Question

What is the pH of a solution made by mixing 200 mL of 0.0657 M NaOH, 140 mL of 0.107 M HCl, and 160 mL of H2O? I know that the answer is 2.43, but could someone please explain how? Thank you so much!!!!

Answer 1

`pH-=-log_10[H_3O^+]=-log_10(3.68xx10^-3)=-(-2.43)=2.43`

Explanation:

We assess the chemical reaction....

`HCl(aq) + NaOH(aq) rarr NaCl(s) + H_2O(l)`

We must calculate the stoichiometric equivalence of the acid and the base...
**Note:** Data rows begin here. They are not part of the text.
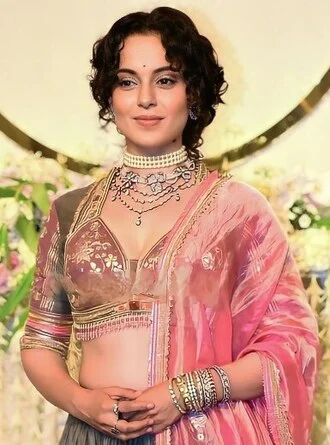 Kangana Ranaut height profile photo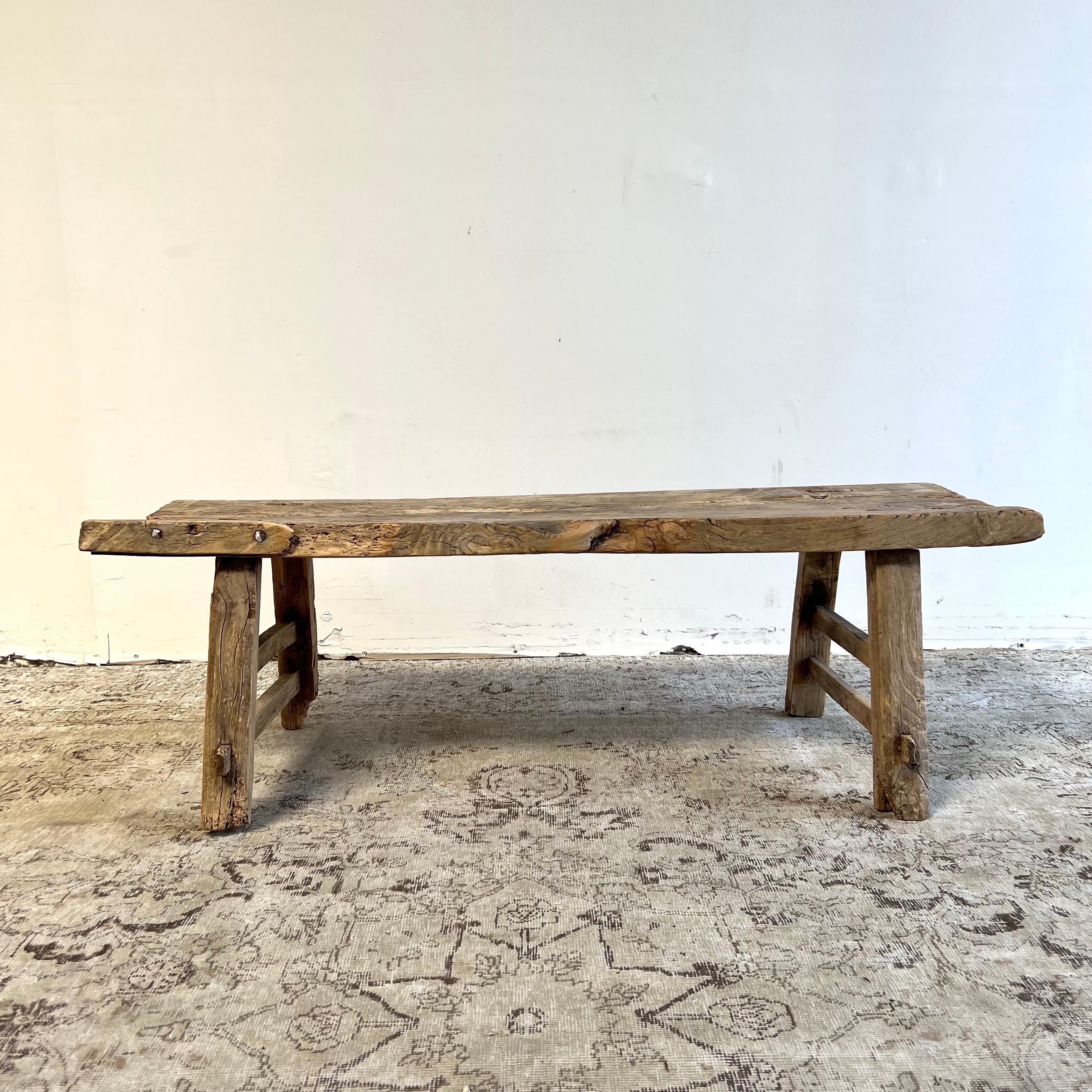 Antique Elm Wood Bench Coffee Table with Original Details In Good Condition For Sale In Brea, CA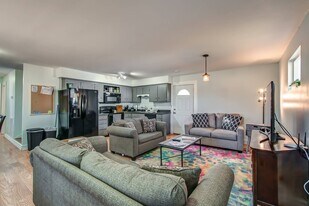 2003 Rosecliff Dr, Unit 2 in Nashville, TN - Building Photo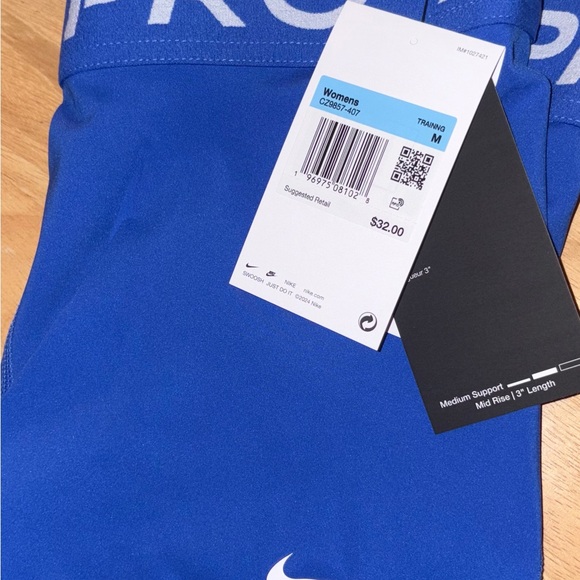 Nike Blue Training Shorts - Picture 2 of 2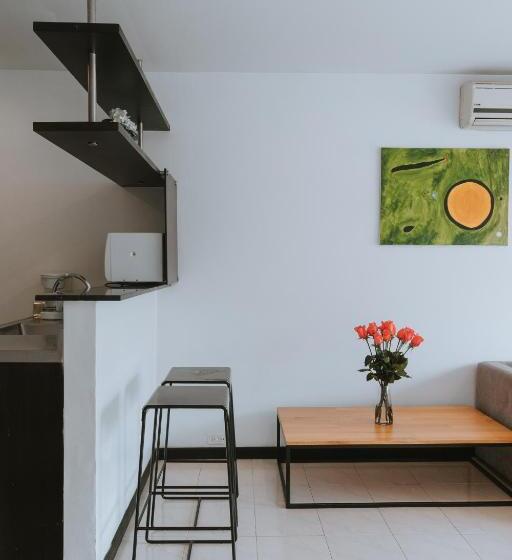 Номер Superior, Travelers Orange Suites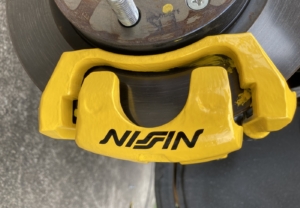 小さなロゴでもキレイな仕上がり！横幅57mmのカッティングステッカー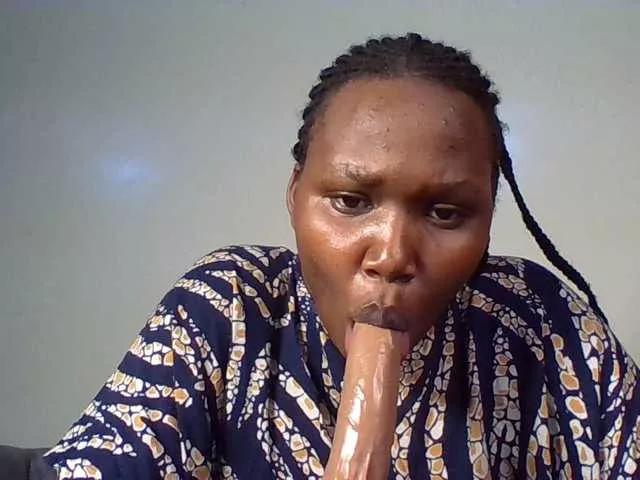 Ebonywaffle on BongaCams 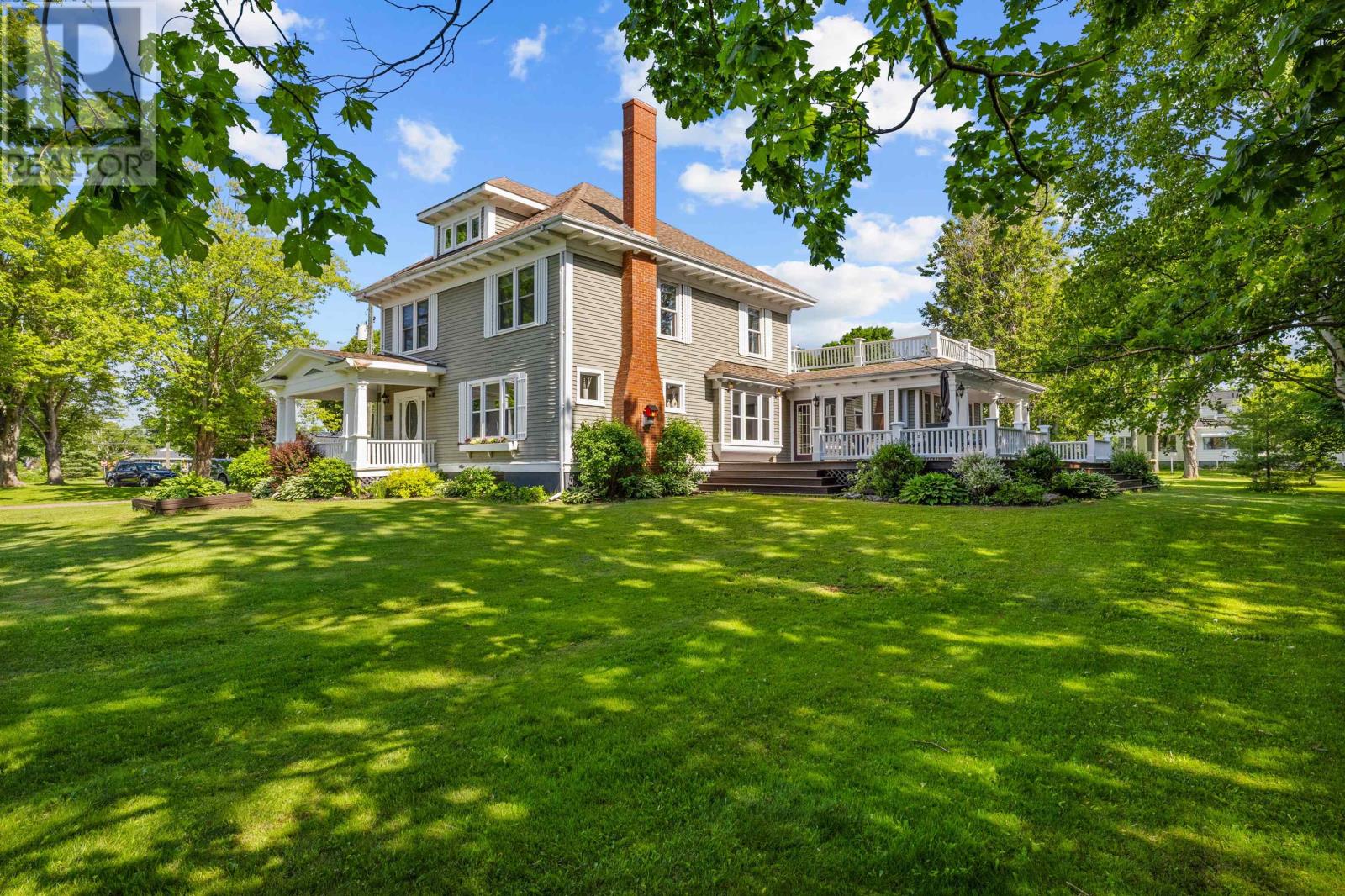 141 Victoria Rd, Summerside, PE C1N 2G6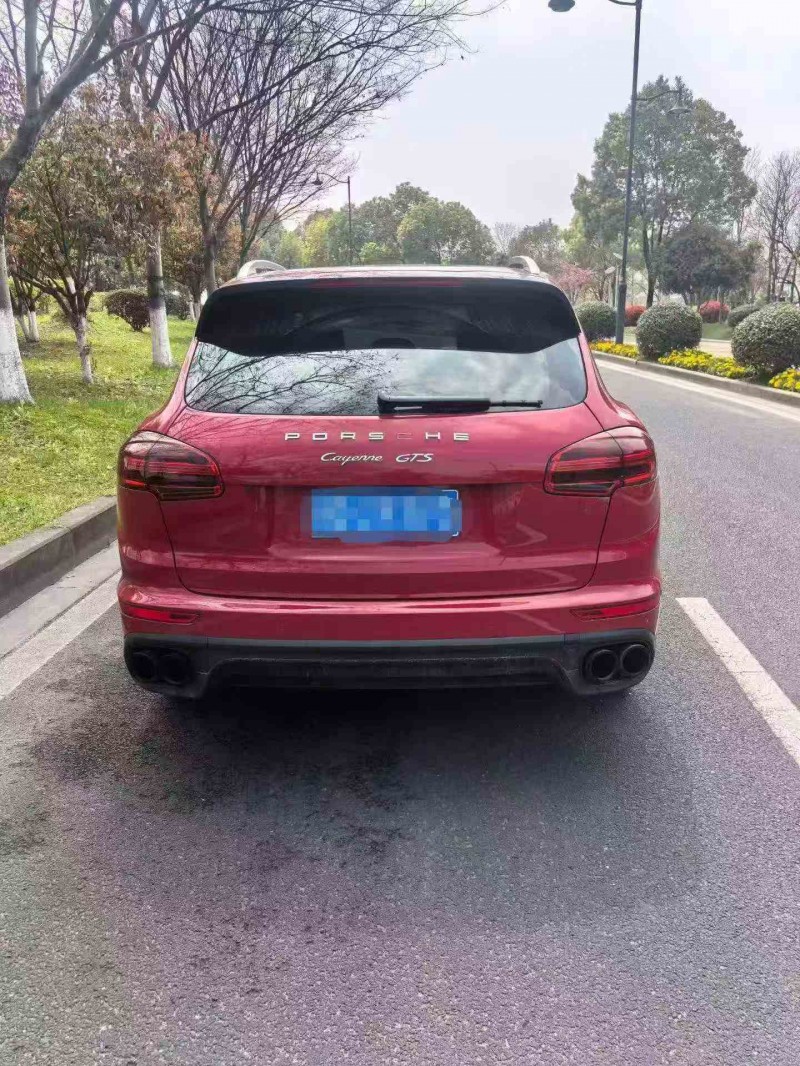 嘉兴17年保时捷卡宴9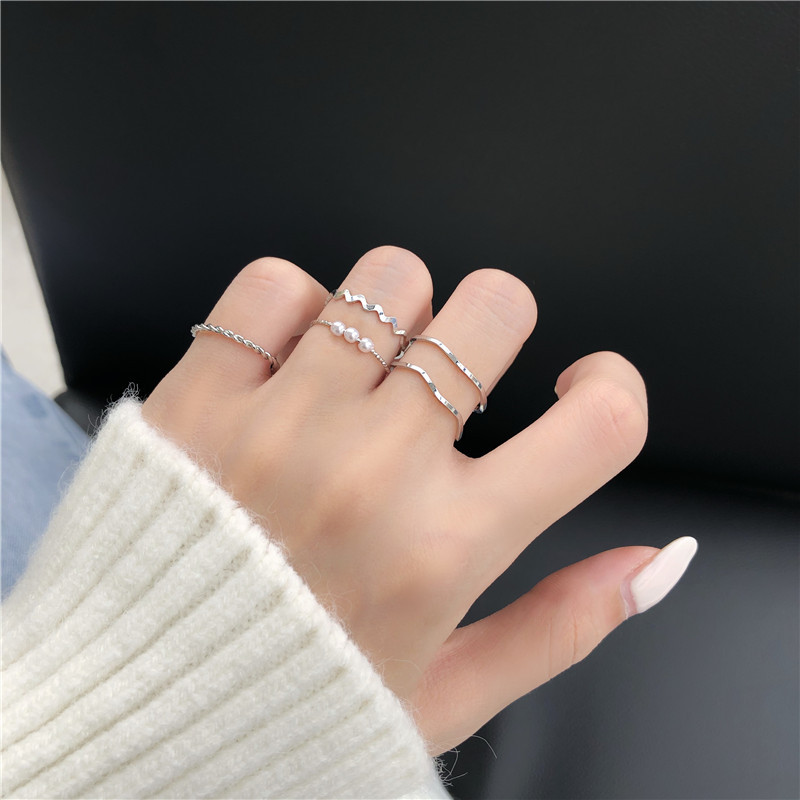 Ring women's Japanese and Korean-style simple ins Pearl wave-shaped combination ring five-piece personalized ring Internet celebrity tail ring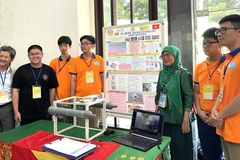 Em Trần Cao Anh Khoa (mặc áo đen) bên sản phẩm đạt huy chương Vàng và giải đặc biệt tại Cuộc thi. (Nguồn: Cổng thông tin điện tử Sở Giáo dục và Đào tạo tỉnh Lâm Đồng)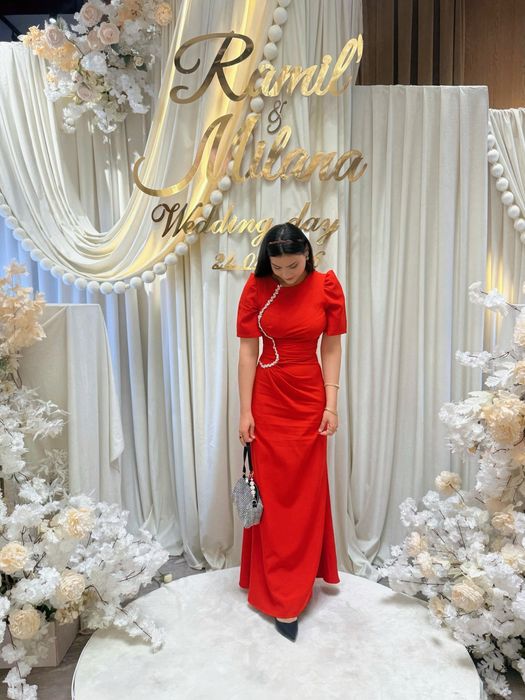 Шикарные вечерние платья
`"Moles of HCl"=140*mLxx10^-3*L*mL^-1xx0.107*mol*L^-1=0.01498*mol.`

`"Moles of NaOH"=200*mLxx10^-3*L*mL^-1xx0.0657*mol*L^-1=0.01314*mol.`

And thus, with respect to `HCl` there is a concentration of....

`((0.01498-0.01314)*mol)/((140*mL+200*mL+160*mL)xx10^-3*L*mL^-1)`

And so...`[HCl]=(1.84xx10^-3*mol)/(0.500*L)=3.68xx10^-3*mol*L^-1`...and thus `[H_3O^+]=3.68xx10^-3*mol*L^-1`

Now.............. `pH-=-log_10[H_3O^+]=-log_10(3.68xx10^-3)=-(-2.43)=2.43` .........as required...

If there is something that I have glossed over, or something that you do not follow, voice your concern, and someone will address it.... The basic definition is `pH=-log_10[H_3O^+]`; of course we first had to access `[H_3O^+]`.